İşte orada, o otelde pisi pisine ölen 'insanlar'ın bugün anılamıyor, utanç dile getirilemiyor olmasının yanında; Türkiye'yi en zayıf 2. noktasından (1. dindir herzaman) yani futboldan vurarak göndem değiştirmek adilik değildir de nedir?

Söylemek istediğim çok fazla şey olmasına rağmen; çok şey anlatan başka birşeyle çenemi kapatıyorum.


4 yorum:

  1. İçim yanıyor bu mevzulara.. tek dileğim adalet yerini bulsun tastamam ve bir daha yaşanmasın böylesi acılar:(

    YanıtlaSil
    Yanıtlar
    1. Adaletin açık adresi olsa, davalar gidip onu bulacak.

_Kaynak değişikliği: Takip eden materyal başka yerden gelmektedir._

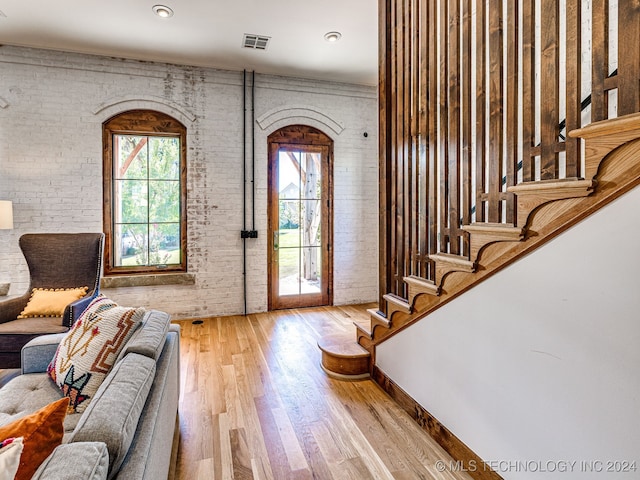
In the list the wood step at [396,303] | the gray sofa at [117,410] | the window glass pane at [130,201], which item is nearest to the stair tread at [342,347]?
the wood step at [396,303]

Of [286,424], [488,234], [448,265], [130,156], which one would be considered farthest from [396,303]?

      O kadar kemik bıçağa dayanmış...

      Sil
  2. Derya'yla aranda paylaşılan o küçük "sır" benimle de paylaşıldı defalarca. Ben de her defasında aynı tepkisizlikle anlamaya çalışmıştım. Ortaokulda sırrını benimle paylaşan arkadaşım Maraş'tan kaçıp yerleşmişti trakyaya. Nasıl bir korku, nasıl bir sindirilme, nasıl bir azınlık hissiyatı, nasıl bir korunma içgüdüsü. Sonradan tepkisizliğimin nasıl bir eşşeklik olduğunu düşünmüştüm bolca.
    Eşim de alevi benim. O da ilk söylediğinde çok ezilip büzülmüştü hatırlıyorum. Neden ezilip büzüldüğünü, genç yaşta kalp krizinden ölen bir akrabamızın ölüm nedenini bana açıklayan annemden öğrenmiştim: "Gelini kızılbaşmış da, dayanamadı kadıncağız!"
    Bu ülkede, en moderninden en gericisine herkeste kafa bu. Biz sanırım "uzaylı" klasmanında yer alıyoruz.
    ---
    ‎"benim bu dünyada bir yerim olmadı,
    kuytu gövdemi saymazsak eğer.
    gövdem ki varla yok arası,
    hem varlığa, hem yokluğa değer.
    ama yüreğim hiç solmadı." M. Altıok
    Zaman, durmaz ama aşar. Katil, duymaz ama yaşar!

    YanıtlaSil
    Yanıtlar
    1. Ben alıştım artık. Ermeni olayları mevzu bahis olduğunda da köklerimin ermeni olduğu kanısına varıyorlardır sanırım. Halbuki olayların 1914-1915'de onların biricik T.C arşivlerinde bulunduğu gibi başlamadığı biraz daha dış kaynak okusalar su gibi gün yüzüne çıkacak birşeydir. Bunu söyleyince "ama onlar taraflı yazmışlar" oluyor.

      E ulan ittihatçilerin evrakları, yazışmaları yok eden, bunları tutan da taraflı değil mi? İttihatçiler mi hiç olmadı yoksa??? ba ba ba

      Bir cins, köken, ırk, din olmanın; insan olmanın bir adım ötesinde bir hareket olduğu düşüncesi yok kadar (ki biz görmeyiz bunu) kan durmayacak. Öfke sürekliliğini koruyacak.